───── PROVIDED PASSAGE ─────

Cheryl’s story really seems fishy to the racist, over-the-top homophobic sheriff (Bo Svenson in one of those great scene-chewing genre roles) who doesn’t understand her story about how the repairman tried to rape her so she had to kill him in self-defense, considering the repairman was gay. Linking this altogether for the sheriff is that the repairman had a secret relationship with the high school basketball coach who just so happens to be Billy’s mentor, and so in the mind of this bigot, that must mean that Billy killed the repairman because Billy is gay.

That seems like an awful lot of plot synopsis for a grimy little number like Night Warning, but it’s the narrative — and the way the characters act—that differentiates it from the myriad of slashers released in 1981-1982. Just when the film seems to be going off the rails, losing me in the process due to its horrendous overuse of the word “fag,” it takes a detour into the crazy, grabbing my attention (no matter how agape and dumbfounded I was while watching the film, it certainly had my attention) with a scene like aunt Cheryl purposely dripping milk on Billy’s chest so that she can drink it off of him. Yeah. You read that correctly.

It’s all played brilliantly wacked out, though, by Tyrrell. The downward spiral of aunt Cheryl (and Tryrrell’s physical transformation during said spiral) and her incestuous affection for her nephew is such a fascinating thing to watch. During the film’s final sequence, I found myself exhausted by Tyrrell’s sheer lunacy playing out in front of me. You don’t always expect this kind of performance from such a movie, but here it is, and it’s probably the main reason to see Night Warning.

There’s also Svenson’s performance as the sheriff. It is tiresome at first but overall an interesting choice considering such a horror usually has sheriff characters relegated to being nothing more than backwoods, slack-jawed bumblers. Here, however, the sheriff is a doofus, to be sure, but he’s such an assured doofus (and really, he is never wrong about who actually killed the repairman), so he’s extremely terrifying because he’s a bigot whose instincts are actually pretty honed.

───── EXTRACTED DATA ─────

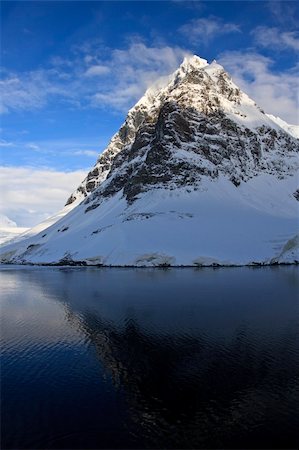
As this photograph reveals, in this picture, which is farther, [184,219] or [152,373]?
[184,219]

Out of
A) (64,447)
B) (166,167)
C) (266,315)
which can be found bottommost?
(64,447)

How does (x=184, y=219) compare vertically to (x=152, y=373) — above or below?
above

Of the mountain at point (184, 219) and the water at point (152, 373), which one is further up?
the mountain at point (184, 219)

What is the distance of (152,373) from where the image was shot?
34.2 metres

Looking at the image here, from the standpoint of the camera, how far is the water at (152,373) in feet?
79.2

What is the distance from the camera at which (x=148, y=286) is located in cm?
8319

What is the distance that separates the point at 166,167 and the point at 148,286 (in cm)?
10807

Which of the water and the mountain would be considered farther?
the mountain

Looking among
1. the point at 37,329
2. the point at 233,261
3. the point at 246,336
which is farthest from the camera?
the point at 233,261

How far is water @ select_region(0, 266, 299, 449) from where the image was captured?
2412 centimetres

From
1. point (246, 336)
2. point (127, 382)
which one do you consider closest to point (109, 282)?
point (246, 336)

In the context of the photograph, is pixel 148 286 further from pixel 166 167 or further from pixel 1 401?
pixel 166 167

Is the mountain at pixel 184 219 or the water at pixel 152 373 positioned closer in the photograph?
the water at pixel 152 373

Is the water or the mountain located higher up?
the mountain
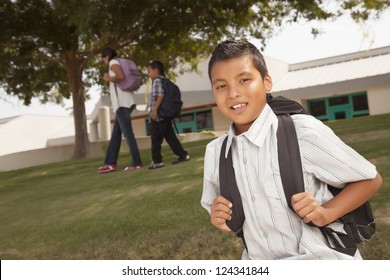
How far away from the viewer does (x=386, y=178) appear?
159 inches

─────

• EXERCISES
A. Reproduce word for word the passage of the Night Warning review starting at "There’s also Svenson’s" and ending at "actually pretty honed.".
B. Which characters from the film does the Night Warning review mention? List them all.
The material above comes from a separate source and has no connection to the review.

• THE RESULTS
A.
There’s also Svenson’s performance as the sheriff. It is tiresome at first but overall an interesting choice considering such a horror usually has sheriff characters relegated to being nothing more than backwoods, slack-jawed bumblers. Here, however, the sheriff is a doofus, to be sure, but he’s such an assured doofus (and really, he is never wrong about who actually killed the repairman), so he’s extremely terrifying because he’s a bigot whose instincts are actually pretty honed.

B.
- Cheryl (Billy's aunt)
- The sheriff
- The repairman
- The high school basketball coach
- Billy